Keywords: Cardio-renal syndrome; Cardiology; Cardiovascular diseases; Heart failure; Randomized controlled trial.

Figure 1. Structure and function of the nephron. (A) The nephron consists of the glomerulus and renal tubule, serving as the kidney’s primary filtration unit. The glomerulus filters primary urine, while the renal tubules reabsorb essential substances to maintain homeostasis. Blood enters through afferent arterioles, with filtered plasma forming primary urine, and exits via efferent arterioles, which also supply oxygen and nutrients to the tubules. (B) The nephron regulates filtration through autoregulation of the afferent and efferent arterioles via TGF mechanism, adapting to hemodynamic changes and compensating for nephron loss. Dysregulated filtration leads to glomerular hypertension, albuminuria, tubular overload, and ultimately end-stage renal disease.

TGF = tubule-glomerular feedback; NO = nitric oxide; Ang II = angiotensin II; eGFR = estimated glomerular filtration rate; UACR = urinary albumin to creatinine ratio.

Figure 2. Included randomized controlled trials for evaluating cardiorenal protection evidence on the Kidney Disease: Improving Global Outcomes heat map.

eGFR = estimated glomerular filtration rate; UACR = urinary albumin to creatinine ratio; GLP-1-RA = glucagon-like peptide-1 receptor agonist; T2DM = type 2 diabetes mellitus; CVD = cardiovascular disease; DM = diabetes mellitus; CKD = chronic kidney disease; SGLT2i = sodium-glucose cotransporter 2 inhibitor; ARNI = angiotensin receptor-neprilysin inhibitor; MRA = mineralocorticoid receptor antagonist; CHF = chronic heart failure.

Figure 3. Renal surrogate markers. (A) The eGFR slope in type 2 diabetes mellitus, chronic kidney disease, and chronic heart failure; (B) the eGFR slope, UACR, and novel heart failure therapies. (A) The eGFR slope, indicating the rate of eGFR decline, serves as a reliable surrogate endpoint for kidney disease progression and an efficacy indicator of heart failure therapies.
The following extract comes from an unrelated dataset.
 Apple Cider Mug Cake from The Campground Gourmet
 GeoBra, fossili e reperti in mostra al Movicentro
In healthy aging, eGFR declines by ~1 mL/min/1.73 m² annually, while steeper declines of 3–4 mL/min/1.73 m² occur in T2DM and CKD due to glomerular hyperfiltration. CHF patients exhibit an intermediate decline of 2–3 mL/min/1.73 m² annually. (B) Trials of SGLT2i, non-steroidal MRAs, and GLP-1-RAs have shown a less pronounced eGFR decline and significant reductions in UACR, with a transient eGFR decline ("initial dip"). In contrast, ARNI preserves eGFR without inducing UACR reduction or an initial dip.
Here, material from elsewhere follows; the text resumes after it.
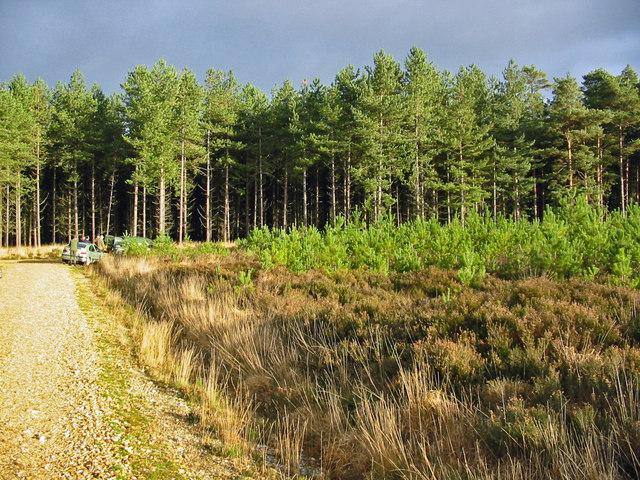 Forestry, near Alderholt, Dorset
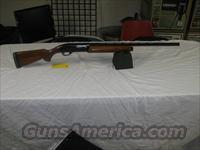Remington 1100 20 Ga.  Remington Shotguns  > Autoloaders > Trap/Skeet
eGFR = estimated glomerular filtration rate; CHF = chronic heart failure; T2DM = type 2 diabetes mellitus; CKD = chronic kidney disease; UACR = urinary albumin to creatinine ratio; ARNI = angiotensin receptor-neprilysin inhibitor; SGLT2i = sodium-glucose cotransporter 2 inhibitor; MRA = mineralocorticoid receptor antagonist; GLP-1-RA = glucagon-like peptide-1 receptor agonist. ^*The between-group difference in eGFR slope was evaluated from baseline in the PARADIGM-HF trial, from week 2 in the DAPA-CKD trial, and from week 12 in the FIDELIO-DKD and FLOW trials, accounting for the exclusion of the initial dip effect.
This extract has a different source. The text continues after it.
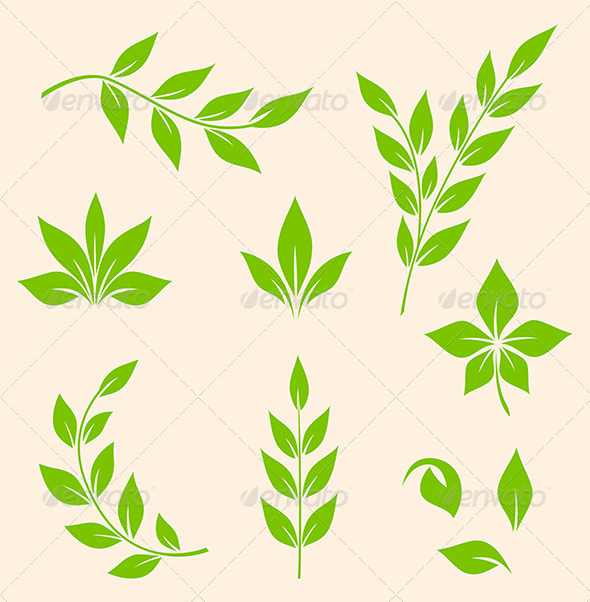 GraphicRiver Green Leaves 6141693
Figure 4. Outcomes of randomized controlled trials with angiotensin receptor-neprilysin inhibitor on the KDIGO heat map. The KDIGO heat map highlights the PARADIGM-HF trial (orange star: mean eGFR: 68 mL/min/1.73 m², median UACR: 9 mg/g) and PARAGON-HF trial (blue star: mean eGFR: 63 mL/min/1.73 m²), with dotted boxes indicating inclusion criteria. Primary outcomes were CV death or first HHF in the PARADIGM-HF trial, and CV death and total HHF in the PARAGON-HF trial. Renal outcomes included a sustained ≥50% eGFR reduction, end-stage renal disease, and death from renal causes in both trials. Treatment effects are presented as HRs (95% confidence interval).

eGFR = estimated glomerular filtration rate; UACR = urinary albumin to creatinine ratio; HFrEF = heart failure with reduced ejection fraction; HFpEF = heart failure with preserved ejection fraction; NA = not available; HHF = hospitalization for heart failure; CV death = cardiovascular death; HR = hazard ratio; KDIGO = The Kidney Disease: Improving Global Outcomes. ^*This represents the modified renal outcome in the integrated analysis of the PARAGON-HF trial.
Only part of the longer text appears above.